== Instructions to follow ==
Reproduce the items below word for word, starting at the line that contains "From the image, which" and continuing through the last line of the items.

** start Data records **

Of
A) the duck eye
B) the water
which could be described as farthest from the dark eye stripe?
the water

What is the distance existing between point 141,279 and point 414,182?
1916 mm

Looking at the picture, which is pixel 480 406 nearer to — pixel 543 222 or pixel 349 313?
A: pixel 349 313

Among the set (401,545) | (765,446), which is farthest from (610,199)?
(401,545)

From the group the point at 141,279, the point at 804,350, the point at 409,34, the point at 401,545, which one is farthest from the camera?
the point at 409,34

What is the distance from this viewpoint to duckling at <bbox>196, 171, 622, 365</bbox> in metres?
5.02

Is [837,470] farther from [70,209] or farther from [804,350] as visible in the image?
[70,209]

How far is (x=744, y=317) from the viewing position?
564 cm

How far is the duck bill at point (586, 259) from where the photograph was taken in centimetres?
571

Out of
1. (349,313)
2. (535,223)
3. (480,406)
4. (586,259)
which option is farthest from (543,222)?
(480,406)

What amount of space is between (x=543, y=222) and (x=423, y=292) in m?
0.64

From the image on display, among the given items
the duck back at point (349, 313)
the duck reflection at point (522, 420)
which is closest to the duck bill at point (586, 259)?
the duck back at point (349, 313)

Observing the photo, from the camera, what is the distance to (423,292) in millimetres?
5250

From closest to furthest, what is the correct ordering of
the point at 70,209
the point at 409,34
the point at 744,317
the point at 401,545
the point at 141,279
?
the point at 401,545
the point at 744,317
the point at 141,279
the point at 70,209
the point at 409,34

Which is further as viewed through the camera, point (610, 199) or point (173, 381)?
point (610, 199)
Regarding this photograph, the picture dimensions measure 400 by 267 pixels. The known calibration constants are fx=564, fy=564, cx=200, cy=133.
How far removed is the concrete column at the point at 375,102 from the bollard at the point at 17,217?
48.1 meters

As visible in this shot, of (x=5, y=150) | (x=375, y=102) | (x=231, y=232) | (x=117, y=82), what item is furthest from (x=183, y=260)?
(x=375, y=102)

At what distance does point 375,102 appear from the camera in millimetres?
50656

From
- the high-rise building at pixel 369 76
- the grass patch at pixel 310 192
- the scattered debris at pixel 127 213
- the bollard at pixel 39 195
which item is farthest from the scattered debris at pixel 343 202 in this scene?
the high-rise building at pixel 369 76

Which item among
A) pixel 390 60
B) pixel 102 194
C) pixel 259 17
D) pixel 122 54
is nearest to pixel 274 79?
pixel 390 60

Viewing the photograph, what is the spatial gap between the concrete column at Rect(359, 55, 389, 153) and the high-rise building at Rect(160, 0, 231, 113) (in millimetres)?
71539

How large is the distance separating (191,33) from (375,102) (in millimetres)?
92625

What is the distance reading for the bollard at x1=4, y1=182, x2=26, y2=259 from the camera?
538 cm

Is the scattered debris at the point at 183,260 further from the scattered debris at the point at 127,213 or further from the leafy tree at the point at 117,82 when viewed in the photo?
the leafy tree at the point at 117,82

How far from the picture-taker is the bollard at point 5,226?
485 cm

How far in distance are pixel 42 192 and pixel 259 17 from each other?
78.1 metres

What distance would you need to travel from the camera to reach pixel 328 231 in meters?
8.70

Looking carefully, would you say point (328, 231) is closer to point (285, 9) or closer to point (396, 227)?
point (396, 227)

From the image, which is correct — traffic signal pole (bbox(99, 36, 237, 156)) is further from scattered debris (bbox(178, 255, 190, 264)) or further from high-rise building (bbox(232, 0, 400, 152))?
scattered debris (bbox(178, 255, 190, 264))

** end Data records **

== Exercise solution ==
From the image, which is correct — traffic signal pole (bbox(99, 36, 237, 156)) is further from scattered debris (bbox(178, 255, 190, 264)) or further from high-rise building (bbox(232, 0, 400, 152))?
scattered debris (bbox(178, 255, 190, 264))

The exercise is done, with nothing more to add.